ТЕКСТ =
+---+
Хотел сказать: то был смех военного времени. Но это неточно. Хотя бы потому, что в начале войны смеялись иначе, чем в конце. На передовой — иначе, чем в тылу. После успешного выполнения боевого задания — иначе, чем в период отступления. И все-таки было нечто общее в том, как тогда смеялись наши зрители. Смех таил в себе и тревогу, и горечь разлук и потерь, и невозможность осознать эти разлуки и потери до конца, смириться с ними. И еще он таил в себе ненависть, праведную ненависть к врагу. И еще. Что-то еще — вечное, непобедимое... нет, словами не передать. Все слова покажутся здесь стертыми.
Мы сохраняли в нашем репертуаре некоторые номера из довоенных программ. Так, несколько изменив текст монолога «Невский проспект», я читал его теперь с гневом и болью, и он звучал как гимн осажденному городу. (Навсегда осталось в моей памяти, как слушали этот монолог ленинградские дети в Гаврилове Яме).
В годы войны в наших программах появилось немало нового; антифашистские миниатюры «Буква В» (в исполнении Л. Таганской и Б. Дмоховского), «Ать-два» (Л. Таганская, Г. Карповский, Р. Рубинштейн), «Передача окончена» (Т. Этингер и Р. Рубинштейн), а также памфлет о «немецком театре» (Л. Таганская, Г. Карповский, Б. Дмоховский), текст которого по нашему заказу сочинил Евгений Шварц, и другие.
+---+
КОРОТКОЕ УПРАЖНЕНИЕ 1 = Измените отрывок текста о смехе военного времени от «Хотел сказать: то» до «покажутся здесь стертыми.», поставив «слушатели» вместо «зрители».
КОРОТКОЕ УПРАЖНЕНИЕ 2 = Кто, согласно тексту о смехе военного времени, сочинил по заказу текст памфлета о «немецком театре»?
КОРОТКОЕ УПРАЖНЕНИЕ 3 = Перескажите в виде списка абзац текста о смехе военного времени, начинающийся словами «В годы войны в наших программах», сохранив все названия и исполнителей.
Приведённые далее строки не понадобятся.

ИСХОДНЫЕ ДАННЫЕ =
+---+
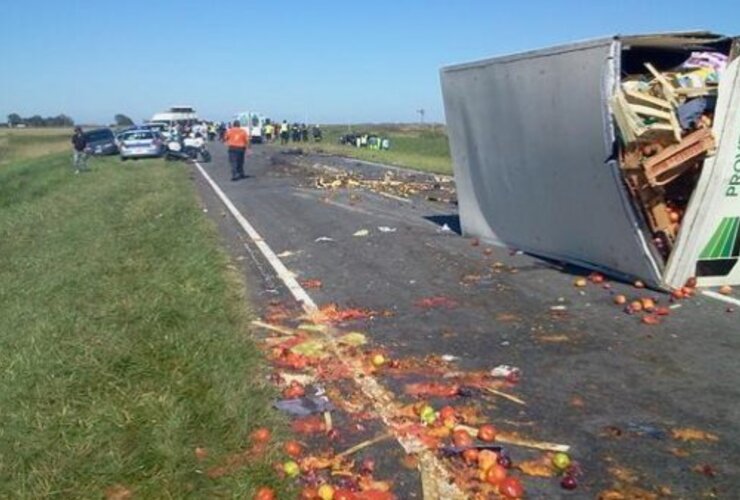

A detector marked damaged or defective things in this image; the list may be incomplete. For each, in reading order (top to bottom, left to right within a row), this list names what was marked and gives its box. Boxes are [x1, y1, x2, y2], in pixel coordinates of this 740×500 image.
+---+
ПРАВИЛЬНЫЙ ОТВЕТ 1 =
Хотел сказать: то был смех военного времени. Но это неточно. Хотя бы потому, что в начале войны смеялись иначе, чем в конце. На передовой — иначе, чем в тылу. После успешного выполнения боевого задания — иначе, чем в период отступления. И все-таки было нечто общее в том, как тогда смеялись наши слушатели. Смех таил в себе и тревогу, и горечь разлук и потерь, и невозможность осознать эти разлуки и потери до конца, смириться с ними. И еще он таил в себе ненависть, праведную ненависть к врагу. И еще. Что-то еще — вечное, непобедимое... нет, словами не передать. Все слова покажутся здесь стертыми.

ПРАВИЛЬНЫЙ ОТВЕТ 2 = Евгений Шварц.

ПРАВИЛЬНЫЙ ОТВЕТ 3 =
Новые антифашистские номера военных лет:
- «Буква В»: Л. Таганская и Б. Дмоховский;
- «Ать-два»: Л. Таганская, Г. Карповский, Р. Рубинштейн;
- «Передача окончена»: Т. Этингер и Р. Рубинштейн;
- памфлет о «немецком театре» (текст по заказу сочинил Евгений Шварц): Л. Таганская, Г. Карповский, Б. Дмоховский;
- и другие.